:: Richiesta scritta 1 ::
Converti in un CSV a due colonne, «richiesta» e «risposta», i record che partono dalla riga contenente "The automated pipeline tagged other" e terminano con la riga contenente "[238,680,254,688]", entrambe incluse. Fai una riga per ogni richiesta, con il testo e la risposta ciascuno in un solo campo tra virgolette e gli a capo sostituiti da spazi.

──────── Estratto del testo

Passato il tempo delle vacche grasse, allorquando cioè anche gli sprechi passavano sotto silenzio, visto che a sprecare erano praticamente tutti in virtù di una diffusissima “mangiatoia bassa”, le incapacità gestionali dei management di aziende che avevano inevitabilmente a che fare col “pubblico” sono venute fuori, giorno dopo giorno, anno dopo anno, in tutta la loro gravità. Restando in casa Alitalia, i costi finanziari e le clientele imperanti, unitamente a voci di bilancio che anche il più umile ma oculato dei contabili, nel riscontrarle, si vedrebbe costretto a tirar le orecchie al consiglio d’amministrazione cacciandolo via a calci nel sedere, hanno creato situazioni insanabili ed inevitabili scioglimenti e messe in liquidazione.

A questo, nel corso del tempo, si è aggiunta una notevole evoluzione del rapporto tra domanda e offerta, culminato nell’avvento dei voli low cost e delle revenue rates degli anni ’90, ovvero quelle politiche commerciali e tariffarie che hanno reso volare decisamente più semplice e meno caro, in cambio di qualche scalo aeroportuale meno centrale, servizi più spartani e tempi di prenotazione ottimizzati.

Siamo al 2017 e dopo le operazioni CAI, Air France, Klm ed Etihad, cui abbiamo assistito nel giro di un ventennio, siamo nuovamente ai nastri di partenza, o meglio, al capolinea. L’ultimo triennio capeggiato da Luca Cordero di Montezemolo, primo ad abbandonare la nave non appena fiutato il rischio affondamento (non oso immaginare l’entità della sua liquidazione da presidente) è culminato nei fatti di cronaca che tutti, in questi giorni, hanno avuto modo di apprendere dai media. Ma tuttora, analizzando la situazione da semplici utenti, prima che da tecnici, non ci si riesce a spiegare il perché questa pur rinomata compagnia aerea continui a compiere gravissimi autogol, che non necessariamente riguardano scelte importanti come il costo del carburante (venti euro in più a tonnellata dopo l’avvento dell’accordo arabo) o dei leasing per l’acquisto dei velivoli (tassi che anche mio figlio Simone, a dodici anni appena, rifiuterebbe per la loro esosità), ma anche i più elementari rapporti con la clientela. Sorvolo per un attimo sulla sempre minore dedizione del personale di terra e di volo alla customer satisfaction, probabilmente per una forma di demotivazione dettata dalla consapevolezza di perdere giorno dopo giorno quegli storici privilegi di una classe eletta, altro che lavoratrice. Ma se qualcuno sapesse darmi una spiegazione al prossimo passaggio, gliene sarei veramente grato.

────────────────

:: Richiesta scritta 2 ::
Nell'estratto su Alitalia, chi ha capeggiato l'ultimo triennio?

──────── Dati forniti

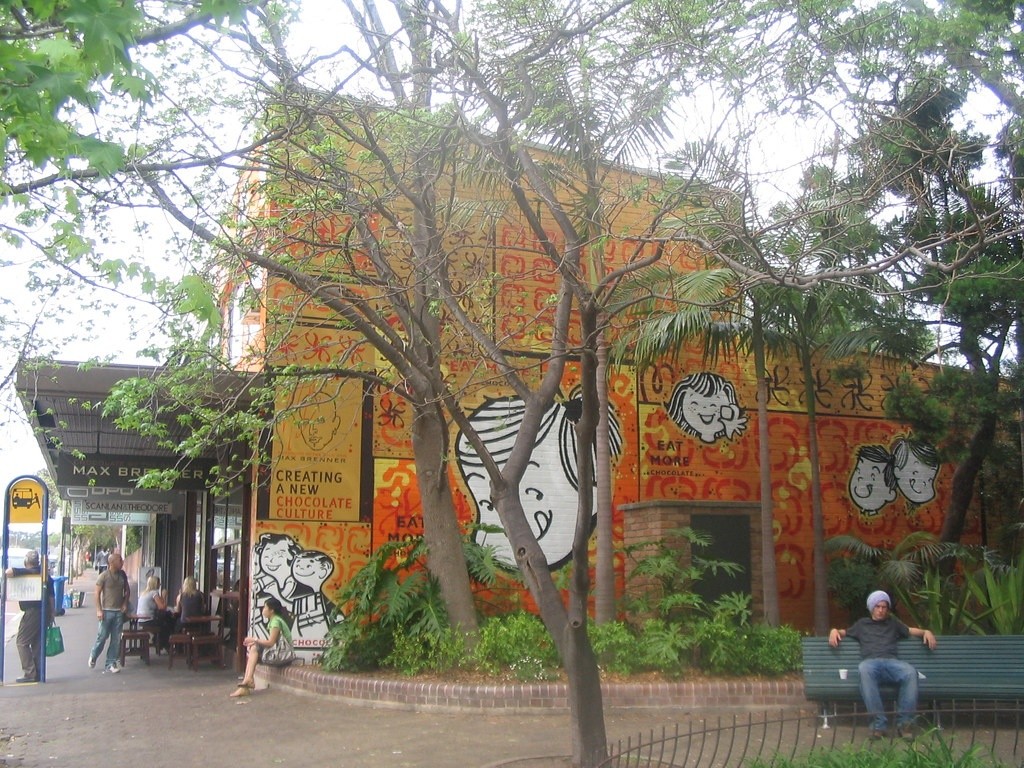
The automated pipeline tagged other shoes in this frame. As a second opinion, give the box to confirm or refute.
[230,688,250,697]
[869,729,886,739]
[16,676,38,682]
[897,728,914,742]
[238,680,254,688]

────────────────
──────── Dati forniti

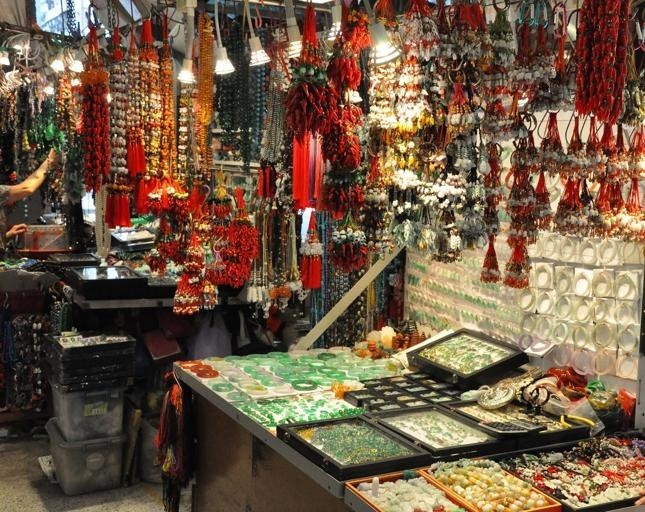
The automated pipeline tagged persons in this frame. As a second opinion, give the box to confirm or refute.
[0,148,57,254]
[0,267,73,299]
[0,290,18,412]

────────────────

:: Risultato del compito 1 ::
richiesta,risposta
"The automated pipeline tagged other shoes in this frame. As a second opinion, give the box to confirm or refute.","[230,688,250,697] [869,729,886,739] [16,676,38,682] [897,728,914,742] [238,680,254,688]"

:: Risultato del compito 2 ::
Luca Cordero di Montezemolo.